Take traditional Ridge regression,
$$ Y_i = \sum_{j=0}^m \beta_{j} X_{i,j} + \epsilon_i $$
we minimize
$$ L_{ridge} = \arg \min_\hat{\beta}(\lambda||\beta||_2^2 + ||\epsilon||^2)$$
where $\lambda$ is the regularization penalty.

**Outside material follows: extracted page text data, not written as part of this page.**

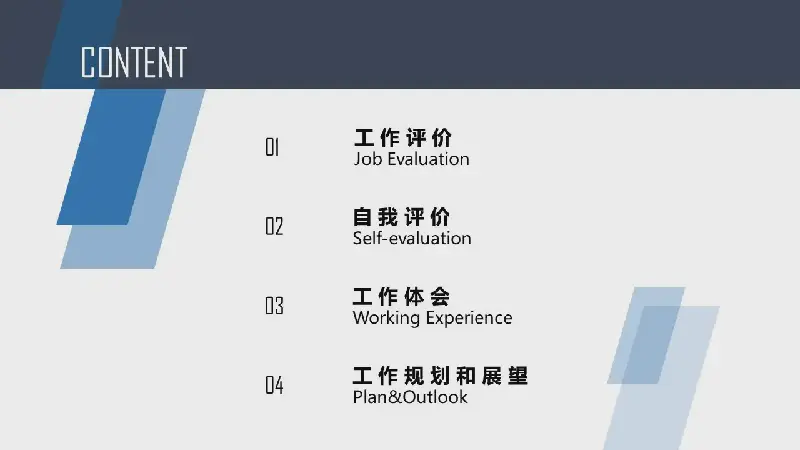 CONTENT

01
工作评价
Job Evaluation

02
自我评价
Self-evaluation

03
工作体会
Working Experience

04
工作规划和展望
Plan&Outlook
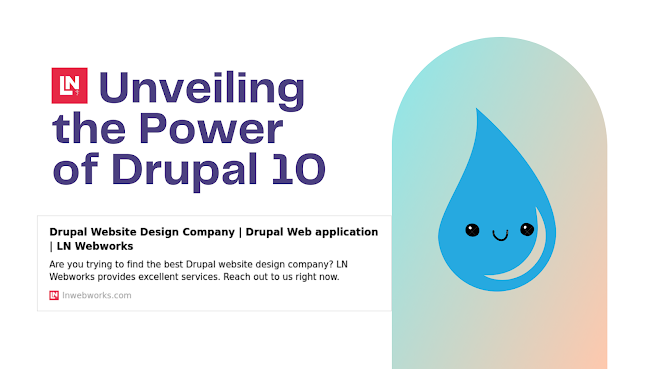 LN Unveiling the Power of Drupal 10

Drupal Website Design Company | Drupal Web application | LN Webworks

Are you trying to find the best Drupal website design company? LN Webworks provides excellent services. Reach out to us right now.

lnwebworks.com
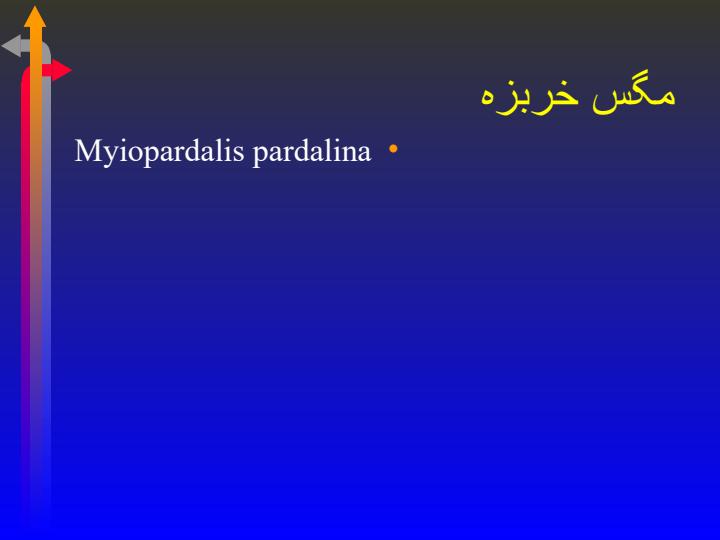 مگس خربزه

• Myiopardalis pardalina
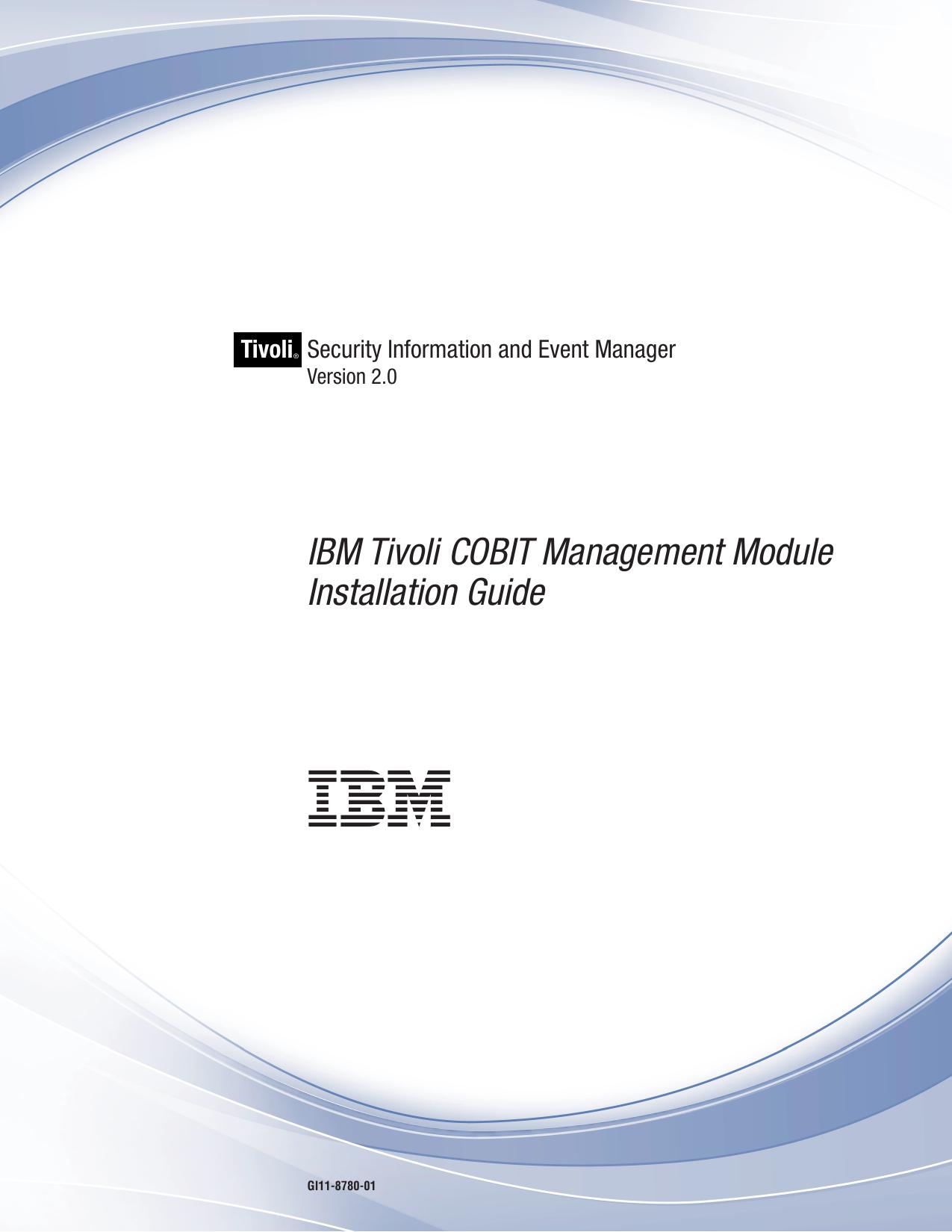 Tivoli® Security Information and Event Manager
Version 2.0

IBM Tivoli COBIT Management Module Installation Guide

IBM

GI11-8780-01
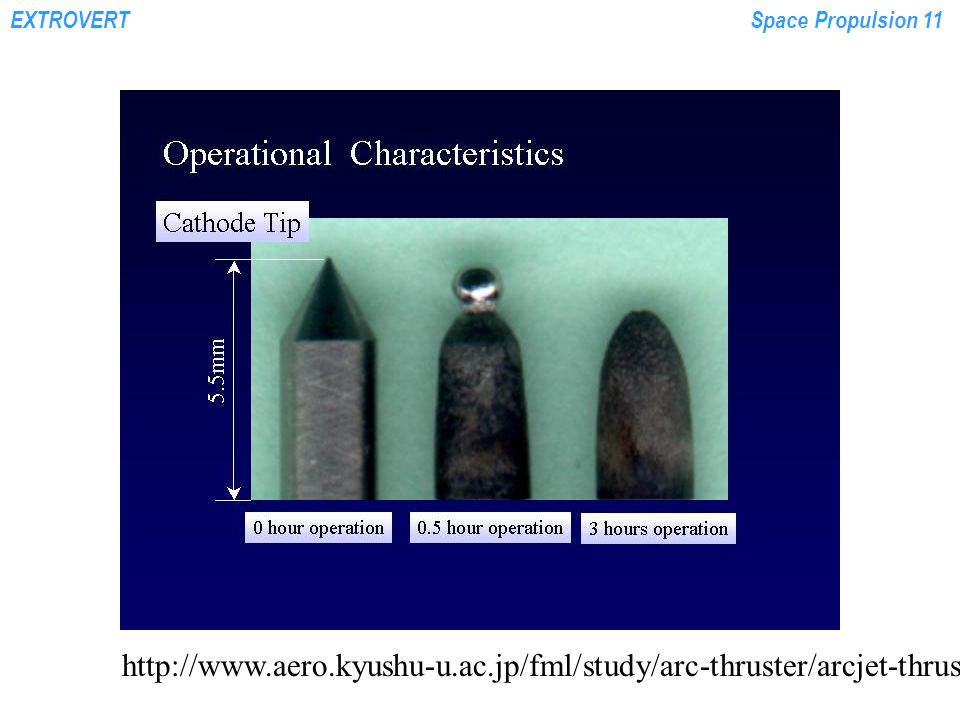 EXTROVERT

Space Propulsion 11

Operational Characteristics

Cathode Tip

5.5mm

0 hour operation

0.5 hour operation

3 hours operation

http://www.aero.kyushu-u.ac.jp/fml/study/arc-thruster/arcjet-thrus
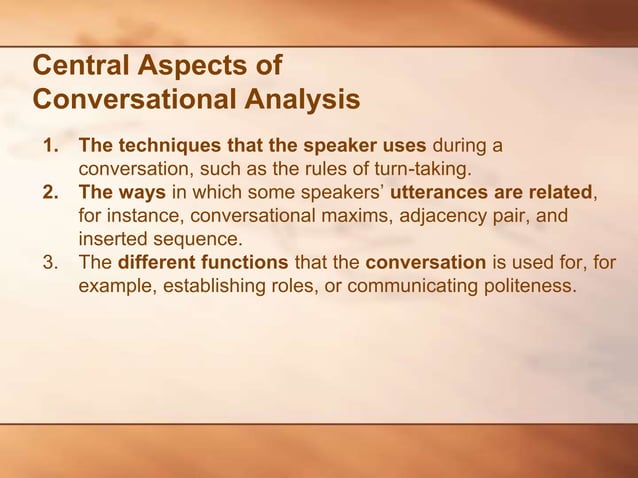 Central Aspects of Conversational Analysis

1. The techniques that the speaker uses during a conversation, such as the rules of turn-taking.
2. The ways in which some speakers' utterances are related, for instance, conversational maxims, adjacency pair, and inserted sequence.
3. The different functions that the conversation is used for, for example, establishing roles, or communicating politeness.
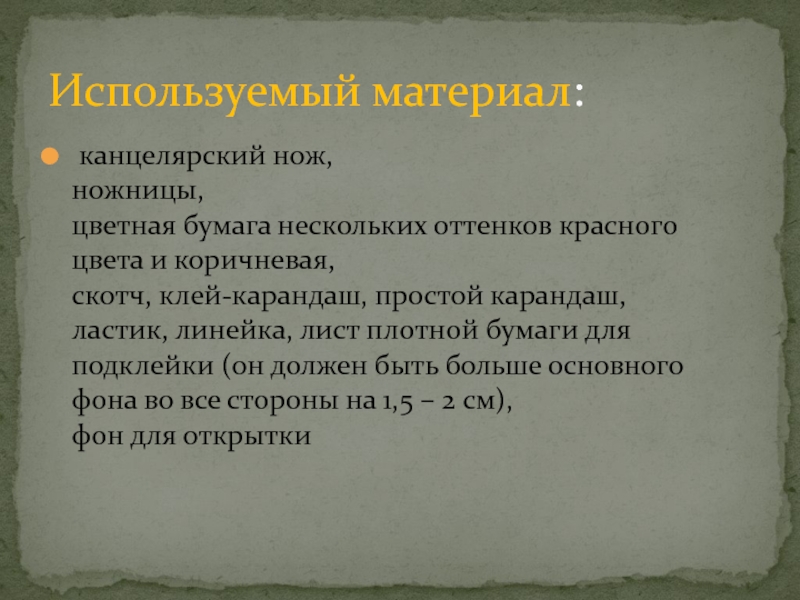 Используемый материал:

канцелярский нож,
ножницы,
цветная бумага нескольких оттенков красного цвета и коричневая,
скотч, клей-карандаш, простой карандаш, ластик, линейка, лист плотной бумаги для подклейки (он должен быть больше основного фона во все стороны на 1,5 – 2 см),
фон для открытки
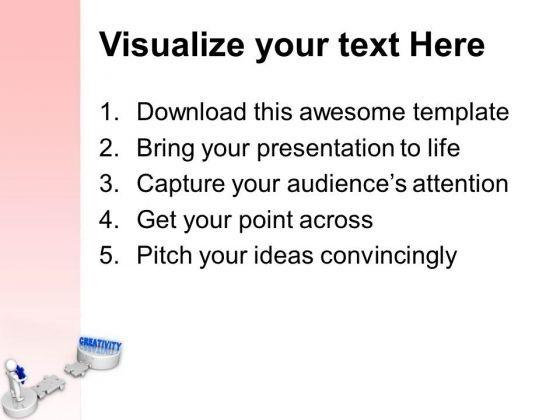 Visualize your text Here

1. Download this awesome template
2. Bring your presentation to life
3. Capture your audience's attention
4. Get your point across
5. Pitch your ideas convincingly

CREATIVITY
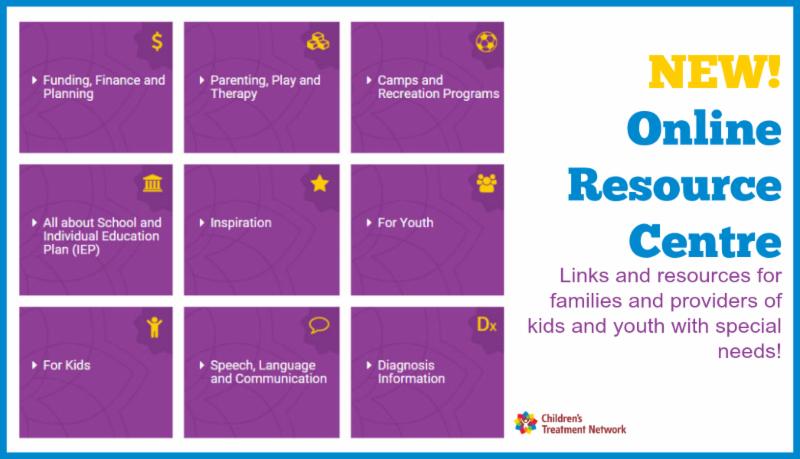 $

Funding, Finance and Planning

Parenting, Play and Therapy

Camps and Recreation Programs

All about School and Individual Education Plan (IEP)

Inspiration

For Youth

For Kids

Speech, Language and Communication

Dx

Diagnosis Information

NEW!

Online Resource Centre

Links and resources for families and providers of kids and youth with special needs!

Children's Treatment Network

Suppose instead our model we wrote our model as
$$ Y_i = \sum_{j=0}^m \beta_j X_{i,j} + \sum_{j=1}^n \beta_{m+j} I_j $$
where $I_j=1$ if $j=i$ and 0 otherwise. In other words, the errors become additional parameters, one for each observation. Now we minimize
$$ L_{ridge} = \arg\min_\hat{\beta}(\lambda||\beta_{1..m}||_2^2 + ||\beta_{m+1,...,m+n}||_2^2)$$
In this case, assuming standardized coefficients, shouldn't it be clear that these "error"/ residual parameters should be treated as any other; i.e. $\lambda = 1$?, so just
$$ L_{ridge} = \arg\min_\hat{\beta}(||\beta_{1..m+n}||_2^2)$$
I see this answer here, but if the data is standardized, I don't see why these error parameters should have a different weight? (Maybe they need to be standardized too.)
(Equivalent question for Lasso with Least Absolute Deviations.)